## Excerpted text
[Start of Attachment]
February: Advice for the Next Mayor

By Chris Satullo and Eileen Kenna

If you had the ear of Philadelphia's next mayor for five minutes - and five minutes only - what are the three or four best and most vital pieces of advice you'd offer?

 That was the prompt driving the Sunday Breakfast Club's February program, held last Wednesday at the Fitler Club.   The 80-plus people in attendance dove eagerly into the evening's interactive format.

 First up with their nuggets of advice were four people deeply engaged in the areas of neighborhood development, civic engagement, education, and public safety?

 Vaughn Ross is a former deputy chief of staff to Mayor James Kenney, who now runs an economic and community development firm called Rvesta.  Here was his advice:

 Dream big:  "I would say, first, build a subway. By that I mean, not necessarily a subway, but something big, so monumentally big that Philadelphians feel they are living in a city that they don't live in now."  New mayors, he observed, never have more political capital than when they take office; they have a limited time to spend it.  "Do not limit your imagination" in deciding what big goal to tackle in year one, Ross advised.
[End of Attachment]
## Task requirements
In the article on advice for Philadelphia's next mayor, condense the paragraph beginning "Dream big:" into a short bulleted list that keeps its main points.

## Given material
[Start of Attachment]
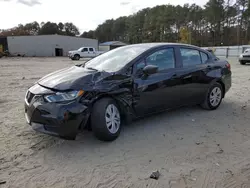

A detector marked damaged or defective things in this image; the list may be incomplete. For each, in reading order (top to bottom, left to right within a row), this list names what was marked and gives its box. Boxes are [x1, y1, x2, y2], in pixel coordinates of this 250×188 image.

damaged black car [24, 43, 231, 141]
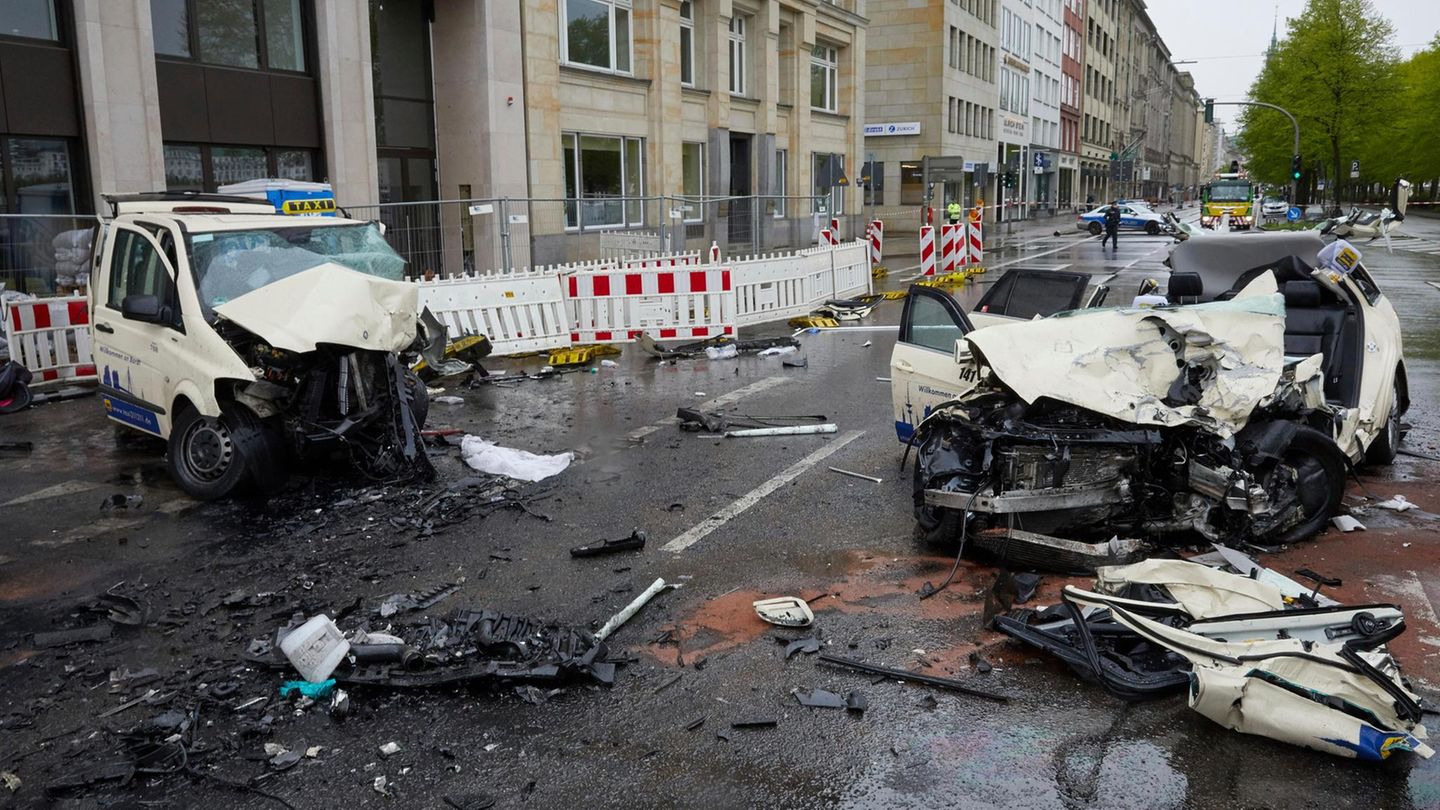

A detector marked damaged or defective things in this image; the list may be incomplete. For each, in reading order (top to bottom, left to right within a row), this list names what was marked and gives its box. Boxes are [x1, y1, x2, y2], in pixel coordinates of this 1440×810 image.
[End of Attachment]
## Answer box
- Dream big: Ross's first advice was to "build a subway," meaning not necessarily a subway but a project so monumentally big that Philadelphians feel they live in a different city.
- New mayors have the most political capital when they take office and only a limited time to spend it.
- In choosing a big goal for year one, the mayor should not limit their imagination.